NATURE NOTES – NUMBER 24                         July 14, 2021                          


Welcome.  As always, I try to offer something of interest in these notes, but this time there are some safety issues that scouts need to be aware of whenever hiking or camping in most of our council area.

Our Current topic: Bear with us

Yup, the bears are with us all right. Throughout history, bears have held a special place among humans. They have been feared, eaten, worn, worshiped, misunderstood and written about. Today we still are in awe of our native black bear. Regardless of how many you have seen, there’s a certain thrill when you see the next one. To a young Scout, that first sighting is a lasting memory. So let's look at some facts and background about this big omnivore. 

Being an omnivore means it eats both meat (small mammals, fish, insects, reptiles) as well as plants (roots, berries, nuts, bark).  When you are big and need a lot of calories, you need to eat whatever is available whenever you can.  Bears have very keen sense of smell, are very intelligent, curious, and have an excellent memory.   This can result on bears relying on human-generated food sources such as bird feeders, candy bars in backpacks and trash cans.  As the population of bears increase and more humans move into bear-county, it is normal to expect more human-wildlife interaction. Therefore Scouts need to be taught a few things about bears that might be useful as well as interesting. 

Probably #1 on the list is to avoid close encounters with any bear. They are, like most wild animals...well...wild. Make sure Scouts know to never get near bear cubs. Mama bear can be very aggressive in protecting her young. These cubs are born (about the size of a chipmunk) while mom is hibernating in a hollow tree or den under a wind-thrown tree. When these cubs emerge from the den in late winter, Mama will often leave them unattended for short periods while she forages for food. Don't assume a lone cub or two are abandoned, or you might meet an unhappy mom on her way back to her cubs. Also be aware that hibernation does not mean total sleep for months in our area. Depending on a lot of factors, such as weather and den location, bears may stir from time to time over the winter and wander out for food.  So be Bear Aware year around. 

When on the trail, it is important not to surprise a bear, so making some noise while hiking (usually not a problem with scouts) is a good idea.  Also taking Fido along can create some potential problems.  The bear might perceive a dog as a threat and respond appropriately, especially if the dog is not on a leash. 

Scouts also need to understand the importance of protecting food when hiking or camping in bear country.  There are all kinds of guidance from Leave No Trace, the scout handbook and other sources on how to store food and dispose of trash in a campsite.  Read, understand, and apply this guidance.

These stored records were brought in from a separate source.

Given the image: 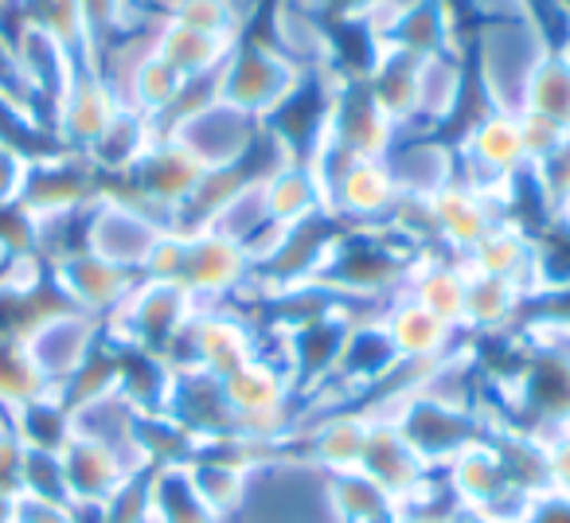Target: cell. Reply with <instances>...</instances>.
I'll use <instances>...</instances> for the list:
<instances>
[{
	"instance_id": "1",
	"label": "cell",
	"mask_w": 570,
	"mask_h": 523,
	"mask_svg": "<svg viewBox=\"0 0 570 523\" xmlns=\"http://www.w3.org/2000/svg\"><path fill=\"white\" fill-rule=\"evenodd\" d=\"M551 48L554 40L539 17L481 24V32L473 40V56L476 82H481V95L489 98V110L520 114L531 71Z\"/></svg>"
},
{
	"instance_id": "2",
	"label": "cell",
	"mask_w": 570,
	"mask_h": 523,
	"mask_svg": "<svg viewBox=\"0 0 570 523\" xmlns=\"http://www.w3.org/2000/svg\"><path fill=\"white\" fill-rule=\"evenodd\" d=\"M160 134L176 137L207 172H230L243 168V160L254 152V145L266 137V126L235 106L219 102L207 90L204 98H188L176 118L160 126Z\"/></svg>"
},
{
	"instance_id": "3",
	"label": "cell",
	"mask_w": 570,
	"mask_h": 523,
	"mask_svg": "<svg viewBox=\"0 0 570 523\" xmlns=\"http://www.w3.org/2000/svg\"><path fill=\"white\" fill-rule=\"evenodd\" d=\"M305 75L309 71L289 63L274 43L238 40L235 48H230L227 63H223L219 75L212 79V95L219 98V102L235 106V110L250 114V118L266 121L297 95Z\"/></svg>"
},
{
	"instance_id": "4",
	"label": "cell",
	"mask_w": 570,
	"mask_h": 523,
	"mask_svg": "<svg viewBox=\"0 0 570 523\" xmlns=\"http://www.w3.org/2000/svg\"><path fill=\"white\" fill-rule=\"evenodd\" d=\"M223 383V398H227L230 414L238 422V434L258 442H277L289 430V403L297 395V383L289 367L277 356H254L238 372H230Z\"/></svg>"
},
{
	"instance_id": "5",
	"label": "cell",
	"mask_w": 570,
	"mask_h": 523,
	"mask_svg": "<svg viewBox=\"0 0 570 523\" xmlns=\"http://www.w3.org/2000/svg\"><path fill=\"white\" fill-rule=\"evenodd\" d=\"M102 320L87 317L79 309H67V305H56L43 317H36L32 325L20 333V344L32 356L36 372L43 375L56 395H63L87 364L98 356V336H102Z\"/></svg>"
},
{
	"instance_id": "6",
	"label": "cell",
	"mask_w": 570,
	"mask_h": 523,
	"mask_svg": "<svg viewBox=\"0 0 570 523\" xmlns=\"http://www.w3.org/2000/svg\"><path fill=\"white\" fill-rule=\"evenodd\" d=\"M102 176L95 172L82 152H67V149H51L32 157L28 168L24 191H20V211L28 219L51 227V223H63L71 215H87V207L102 196Z\"/></svg>"
},
{
	"instance_id": "7",
	"label": "cell",
	"mask_w": 570,
	"mask_h": 523,
	"mask_svg": "<svg viewBox=\"0 0 570 523\" xmlns=\"http://www.w3.org/2000/svg\"><path fill=\"white\" fill-rule=\"evenodd\" d=\"M196 309L199 305L191 302L180 286L141 278L134 286V294L121 302V309L106 320V333H110L114 344H121V348H141V352H153V356L168 359V352L180 341L188 320L196 317Z\"/></svg>"
},
{
	"instance_id": "8",
	"label": "cell",
	"mask_w": 570,
	"mask_h": 523,
	"mask_svg": "<svg viewBox=\"0 0 570 523\" xmlns=\"http://www.w3.org/2000/svg\"><path fill=\"white\" fill-rule=\"evenodd\" d=\"M168 230L165 219H157L153 211H145L141 204H134L129 196L118 191H102L95 204L87 207V223H82V246L98 258L114 262L121 270L141 274L149 262L153 246L160 243V235Z\"/></svg>"
},
{
	"instance_id": "9",
	"label": "cell",
	"mask_w": 570,
	"mask_h": 523,
	"mask_svg": "<svg viewBox=\"0 0 570 523\" xmlns=\"http://www.w3.org/2000/svg\"><path fill=\"white\" fill-rule=\"evenodd\" d=\"M403 129L380 110L364 79H333V95H328V121H325V149L341 152L352 160H383Z\"/></svg>"
},
{
	"instance_id": "10",
	"label": "cell",
	"mask_w": 570,
	"mask_h": 523,
	"mask_svg": "<svg viewBox=\"0 0 570 523\" xmlns=\"http://www.w3.org/2000/svg\"><path fill=\"white\" fill-rule=\"evenodd\" d=\"M204 180L207 168L168 134H160L126 176V184L134 188L129 199L165 223H173L191 204V196L204 188Z\"/></svg>"
},
{
	"instance_id": "11",
	"label": "cell",
	"mask_w": 570,
	"mask_h": 523,
	"mask_svg": "<svg viewBox=\"0 0 570 523\" xmlns=\"http://www.w3.org/2000/svg\"><path fill=\"white\" fill-rule=\"evenodd\" d=\"M254 274L258 270H254L246 246L230 243V238L215 235L207 227L184 230V258H180V274H176V286L199 309H212V305H223L227 297H235Z\"/></svg>"
},
{
	"instance_id": "12",
	"label": "cell",
	"mask_w": 570,
	"mask_h": 523,
	"mask_svg": "<svg viewBox=\"0 0 570 523\" xmlns=\"http://www.w3.org/2000/svg\"><path fill=\"white\" fill-rule=\"evenodd\" d=\"M258 336L246 325L238 313L212 305V309H196V317L188 320V328L180 333V341L168 352L173 367H196L215 379H227L230 372H238L243 364H250L258 356Z\"/></svg>"
},
{
	"instance_id": "13",
	"label": "cell",
	"mask_w": 570,
	"mask_h": 523,
	"mask_svg": "<svg viewBox=\"0 0 570 523\" xmlns=\"http://www.w3.org/2000/svg\"><path fill=\"white\" fill-rule=\"evenodd\" d=\"M141 282V274L121 270L114 262L90 254L87 246L79 250H59L51 254V289L67 309H79L95 320H110L121 309L134 286Z\"/></svg>"
},
{
	"instance_id": "14",
	"label": "cell",
	"mask_w": 570,
	"mask_h": 523,
	"mask_svg": "<svg viewBox=\"0 0 570 523\" xmlns=\"http://www.w3.org/2000/svg\"><path fill=\"white\" fill-rule=\"evenodd\" d=\"M121 106L126 102H121L110 75L95 63H82L59 95V102L51 106V141L67 152H87L106 134V126L118 118Z\"/></svg>"
},
{
	"instance_id": "15",
	"label": "cell",
	"mask_w": 570,
	"mask_h": 523,
	"mask_svg": "<svg viewBox=\"0 0 570 523\" xmlns=\"http://www.w3.org/2000/svg\"><path fill=\"white\" fill-rule=\"evenodd\" d=\"M356 473L375 481L395 500V507H403L426 489L434 468L411 450V442H406L403 430L395 426L391 411H367V442H364V453H360Z\"/></svg>"
},
{
	"instance_id": "16",
	"label": "cell",
	"mask_w": 570,
	"mask_h": 523,
	"mask_svg": "<svg viewBox=\"0 0 570 523\" xmlns=\"http://www.w3.org/2000/svg\"><path fill=\"white\" fill-rule=\"evenodd\" d=\"M367 28H372L383 48H399L419 59L461 51L453 0H414V4H403V9H391L383 17L367 20Z\"/></svg>"
},
{
	"instance_id": "17",
	"label": "cell",
	"mask_w": 570,
	"mask_h": 523,
	"mask_svg": "<svg viewBox=\"0 0 570 523\" xmlns=\"http://www.w3.org/2000/svg\"><path fill=\"white\" fill-rule=\"evenodd\" d=\"M59 461H63V481H67L71 507H106L137 473H145L129 457H121L118 450L79 434H71V442L59 450Z\"/></svg>"
},
{
	"instance_id": "18",
	"label": "cell",
	"mask_w": 570,
	"mask_h": 523,
	"mask_svg": "<svg viewBox=\"0 0 570 523\" xmlns=\"http://www.w3.org/2000/svg\"><path fill=\"white\" fill-rule=\"evenodd\" d=\"M258 180L269 223H277V227L289 230L328 215L325 176H321V168L309 157H277Z\"/></svg>"
},
{
	"instance_id": "19",
	"label": "cell",
	"mask_w": 570,
	"mask_h": 523,
	"mask_svg": "<svg viewBox=\"0 0 570 523\" xmlns=\"http://www.w3.org/2000/svg\"><path fill=\"white\" fill-rule=\"evenodd\" d=\"M406 367L399 359L395 344H391L387 328H383V309L380 313H352V328L344 336L341 359L333 367V379L344 391H364V387H380L383 379Z\"/></svg>"
},
{
	"instance_id": "20",
	"label": "cell",
	"mask_w": 570,
	"mask_h": 523,
	"mask_svg": "<svg viewBox=\"0 0 570 523\" xmlns=\"http://www.w3.org/2000/svg\"><path fill=\"white\" fill-rule=\"evenodd\" d=\"M383 328H387L391 344H395L399 359H403L406 367H434V364H442V359H450V348L461 333V328L434 317L426 305H419L406 294L391 297V302L383 305Z\"/></svg>"
},
{
	"instance_id": "21",
	"label": "cell",
	"mask_w": 570,
	"mask_h": 523,
	"mask_svg": "<svg viewBox=\"0 0 570 523\" xmlns=\"http://www.w3.org/2000/svg\"><path fill=\"white\" fill-rule=\"evenodd\" d=\"M391 180H395L403 199H430L458 180V149H450L445 141H438L434 134H403L395 141V149L383 157Z\"/></svg>"
},
{
	"instance_id": "22",
	"label": "cell",
	"mask_w": 570,
	"mask_h": 523,
	"mask_svg": "<svg viewBox=\"0 0 570 523\" xmlns=\"http://www.w3.org/2000/svg\"><path fill=\"white\" fill-rule=\"evenodd\" d=\"M430 223H434V238L453 254V258L465 262V254L489 235V227L500 215V207H492L484 196H476L473 188H465L461 180L445 184L438 196L426 199Z\"/></svg>"
},
{
	"instance_id": "23",
	"label": "cell",
	"mask_w": 570,
	"mask_h": 523,
	"mask_svg": "<svg viewBox=\"0 0 570 523\" xmlns=\"http://www.w3.org/2000/svg\"><path fill=\"white\" fill-rule=\"evenodd\" d=\"M149 48H153V56L165 59L176 75H184L191 87H207V82L219 75V67L227 63V56H230L235 43L160 17L149 32Z\"/></svg>"
},
{
	"instance_id": "24",
	"label": "cell",
	"mask_w": 570,
	"mask_h": 523,
	"mask_svg": "<svg viewBox=\"0 0 570 523\" xmlns=\"http://www.w3.org/2000/svg\"><path fill=\"white\" fill-rule=\"evenodd\" d=\"M465 266L476 274H492L523 286L535 297V235H528V227L515 219H497L489 227V235L465 254Z\"/></svg>"
},
{
	"instance_id": "25",
	"label": "cell",
	"mask_w": 570,
	"mask_h": 523,
	"mask_svg": "<svg viewBox=\"0 0 570 523\" xmlns=\"http://www.w3.org/2000/svg\"><path fill=\"white\" fill-rule=\"evenodd\" d=\"M419 71H422L419 56H406V51L383 48L380 43V56H375V63L367 67V75H364L367 90H372V98L380 102V110L387 114L403 134H411V126L419 121Z\"/></svg>"
},
{
	"instance_id": "26",
	"label": "cell",
	"mask_w": 570,
	"mask_h": 523,
	"mask_svg": "<svg viewBox=\"0 0 570 523\" xmlns=\"http://www.w3.org/2000/svg\"><path fill=\"white\" fill-rule=\"evenodd\" d=\"M403 294L426 305L434 317L461 328V320H465V262L450 258V254H419Z\"/></svg>"
},
{
	"instance_id": "27",
	"label": "cell",
	"mask_w": 570,
	"mask_h": 523,
	"mask_svg": "<svg viewBox=\"0 0 570 523\" xmlns=\"http://www.w3.org/2000/svg\"><path fill=\"white\" fill-rule=\"evenodd\" d=\"M528 289L515 282L492 278V274H476L465 266V320L461 328L473 336H497L508 333L520 309L528 305Z\"/></svg>"
},
{
	"instance_id": "28",
	"label": "cell",
	"mask_w": 570,
	"mask_h": 523,
	"mask_svg": "<svg viewBox=\"0 0 570 523\" xmlns=\"http://www.w3.org/2000/svg\"><path fill=\"white\" fill-rule=\"evenodd\" d=\"M157 137H160L157 121L145 118V114H137L134 106H121L118 118L106 126V134L98 137L82 157L95 165L98 176H121V180H126L129 168L145 157V149H149Z\"/></svg>"
},
{
	"instance_id": "29",
	"label": "cell",
	"mask_w": 570,
	"mask_h": 523,
	"mask_svg": "<svg viewBox=\"0 0 570 523\" xmlns=\"http://www.w3.org/2000/svg\"><path fill=\"white\" fill-rule=\"evenodd\" d=\"M309 465L321 473H352L367 442V411L360 414H328L309 430Z\"/></svg>"
},
{
	"instance_id": "30",
	"label": "cell",
	"mask_w": 570,
	"mask_h": 523,
	"mask_svg": "<svg viewBox=\"0 0 570 523\" xmlns=\"http://www.w3.org/2000/svg\"><path fill=\"white\" fill-rule=\"evenodd\" d=\"M461 95H465V59L461 51L450 56L422 59L419 71V126L434 134L453 110H458Z\"/></svg>"
},
{
	"instance_id": "31",
	"label": "cell",
	"mask_w": 570,
	"mask_h": 523,
	"mask_svg": "<svg viewBox=\"0 0 570 523\" xmlns=\"http://www.w3.org/2000/svg\"><path fill=\"white\" fill-rule=\"evenodd\" d=\"M523 110L539 114L570 137V56L559 43L531 71L528 90H523Z\"/></svg>"
},
{
	"instance_id": "32",
	"label": "cell",
	"mask_w": 570,
	"mask_h": 523,
	"mask_svg": "<svg viewBox=\"0 0 570 523\" xmlns=\"http://www.w3.org/2000/svg\"><path fill=\"white\" fill-rule=\"evenodd\" d=\"M51 395V387L43 383V375L36 372L32 356L24 352L20 336L0 333V411L17 414L20 406L36 403V398Z\"/></svg>"
},
{
	"instance_id": "33",
	"label": "cell",
	"mask_w": 570,
	"mask_h": 523,
	"mask_svg": "<svg viewBox=\"0 0 570 523\" xmlns=\"http://www.w3.org/2000/svg\"><path fill=\"white\" fill-rule=\"evenodd\" d=\"M160 17L176 20V24H184V28H196V32L238 43L250 12H246L238 0H165V4H160Z\"/></svg>"
},
{
	"instance_id": "34",
	"label": "cell",
	"mask_w": 570,
	"mask_h": 523,
	"mask_svg": "<svg viewBox=\"0 0 570 523\" xmlns=\"http://www.w3.org/2000/svg\"><path fill=\"white\" fill-rule=\"evenodd\" d=\"M75 4H79L82 36H87V56L98 67L102 51L137 24V9L134 0H75Z\"/></svg>"
},
{
	"instance_id": "35",
	"label": "cell",
	"mask_w": 570,
	"mask_h": 523,
	"mask_svg": "<svg viewBox=\"0 0 570 523\" xmlns=\"http://www.w3.org/2000/svg\"><path fill=\"white\" fill-rule=\"evenodd\" d=\"M28 168H32V152H24L20 145H12V141L0 137V211L20 204Z\"/></svg>"
},
{
	"instance_id": "36",
	"label": "cell",
	"mask_w": 570,
	"mask_h": 523,
	"mask_svg": "<svg viewBox=\"0 0 570 523\" xmlns=\"http://www.w3.org/2000/svg\"><path fill=\"white\" fill-rule=\"evenodd\" d=\"M520 118V134H523V149H528V160L531 165H539L543 157H551L554 149H562V145L570 141L567 134H562L559 126H551L547 118H539V114L531 110H520L515 114Z\"/></svg>"
},
{
	"instance_id": "37",
	"label": "cell",
	"mask_w": 570,
	"mask_h": 523,
	"mask_svg": "<svg viewBox=\"0 0 570 523\" xmlns=\"http://www.w3.org/2000/svg\"><path fill=\"white\" fill-rule=\"evenodd\" d=\"M17 523H82V512L71 504H51V500L20 496Z\"/></svg>"
},
{
	"instance_id": "38",
	"label": "cell",
	"mask_w": 570,
	"mask_h": 523,
	"mask_svg": "<svg viewBox=\"0 0 570 523\" xmlns=\"http://www.w3.org/2000/svg\"><path fill=\"white\" fill-rule=\"evenodd\" d=\"M523 523H570V496L567 492H539Z\"/></svg>"
},
{
	"instance_id": "39",
	"label": "cell",
	"mask_w": 570,
	"mask_h": 523,
	"mask_svg": "<svg viewBox=\"0 0 570 523\" xmlns=\"http://www.w3.org/2000/svg\"><path fill=\"white\" fill-rule=\"evenodd\" d=\"M17 504H20V496H4V492H0V523H17Z\"/></svg>"
},
{
	"instance_id": "40",
	"label": "cell",
	"mask_w": 570,
	"mask_h": 523,
	"mask_svg": "<svg viewBox=\"0 0 570 523\" xmlns=\"http://www.w3.org/2000/svg\"><path fill=\"white\" fill-rule=\"evenodd\" d=\"M559 48H562V51H567V56H570V32H567V36H562V40H559Z\"/></svg>"
}]
</instances>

In spite of our long-standing existence with bears, there are still lots of things we don’t totally understand.  For example, how, during hibernation, body temperature, heart and respiration rate, can drop so dramatically without any long term effect on the animal?  The Virginia Department of Wildlife Resources (VDWR) has ongoing research about black bears with radio transmitting collars to learn more about their behavior and movement.  This puts wildlife managers a better position to protect them and manage their population. They have learned, for example, that "mountain" bears in the western part of the state behave and move about differently than the "Piedmont" bears on lower elevations.

So how many bears are there?  The VDWR estimates that there are 17,000 bears in the state, with most counties reporting sightings.  In North American, some estimates run upward to 900,000.  These animals can live up to 30 years, although many young bears do not survive more than 5 years, due to natural disasters, extreme weather, vehicle collisions, and, at times being killed by a larger dominate male bear wanting to protect his territory from competition. Weight can vary greatly between individuals as well as between the same bear depending on the time of year.  A male bear may weigh up to 400 pounds, while a female coming out of hibernation in late winter may be down to as little as 100 pounds.  Their range can be up to 15 miles a day, depending on the availability of food. 


So as a leader, make your scouts aware of the potential risks of bears.  Don’t alarm them, just make them Bear Aware.  Most encounters will be harmless and generate a lot of stories when the Scout gets home.  Also, learning about bears is a good start on Mammal Study Merit Badge.  Requirement 4c requires the scout to write a paper on a game animal.  Much of the material for that paper is presented above.  Encourage Scouts to follow-up on bears or other animals. We certainly haven't learned all there is to know about bears or most of nature yet. Keep looking, keep learning, and keep your Scouts interested in exploring nature.